The research conducted by [17] considers cognitive and social factors to forecast student success. By combining social network research with more conventional metrics of academic achievement, they seek to understand how students’ social connections affect their grades. Researchers gained insight into how intellectual and social elements impact students’ growth by finding strong correlations between students’ cooperative activities, social network frameworks, and overall academic achievement. In addition, a similar study [18] involves analyzing a large amount of textual information, such as student assignments and forum posts, using NLP technology, which allows quickly identifying students at risk. The results of the emotional activity of students have shown that this information can be considered a predictor of early dropouts from training programs. Researchers developed an Early Warning System that will control students’ risk status and, using NLP, will decide if the student has difficulties. From the above, it can be understood that the informal activities of participants are a vital factor that signals emerging problems and dissatisfaction.

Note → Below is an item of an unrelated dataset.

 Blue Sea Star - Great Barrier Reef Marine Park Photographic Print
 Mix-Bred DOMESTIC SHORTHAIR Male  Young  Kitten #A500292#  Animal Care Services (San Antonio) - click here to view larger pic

The accuracy of data analysis in predicting students’ performance in online learning environments is the primary focus of research on online education. The study aims to develop learner performance prediction models using machine learning methods like clustering and forecasting [19]. We will accomplish this by examining website data, including task completion times, learner engagement, and responses to instructional materials. This study advances the body of predictive analytics research, especially to address the unique characteristics of online learning settings.

These studies, taken together, show the variety of statistical analysis techniques used to evaluate student achievement as summarized in Table 1. To raise the standard of education, researchers are always expanding the parameters of predictive modeling. They are leveraging natural language processing, emphasizing social components, and considering the challenges of distance learning.

Download:

Table 1. Literature review on predicting academic achievement.

https://doi.org/10.1371/journal.pone.0309141.t001

Proposed system model

The proposed method’s initial phase entails consolidating student performance data from multiple CSV files and datasets into a unified data frame for analysis. Data discrepancies, including inconsistencies and omissions, are resolved during preprocessing. As part of the preprocessing phase, the correlation matrix is generated to identify correlations between attributes. Feature engineering is an essential part of the process, which includes not only feature extraction but also feature selection. The algorithm implemented for the feature extraction is Elastic Net, whereas the algorithm used to assess the significance of the previously selected features is Random Forest. Results provided by the selected data are also enhanced through exploratory data analysis. The proposed classification ensemble, DBTM, effectively captures sequential patterns and trains DistillBERT using LSTM. The feature importance analysis also reflects the structural changes of the data by utilizing the central limit theorem. Spotted Hyena Optimizer has also been implemented to boost the classification model’s ability to adapt by enhancing DBMT parameters. The framework is evaluated using various performance criteria to determine the classification outputs. It is used to guarantee that the model is suitable for real-time performance in the system. Fig 1 presents the suggested framework.

Download:

Fig 1. Proposed framework.

https://doi.org/10.1371/journal.pone.0309141.g001

Dataset description

The data collection comprises many CSV files, each of which systematically records distinct features of student information, assessment, and participation in the educational setting [20].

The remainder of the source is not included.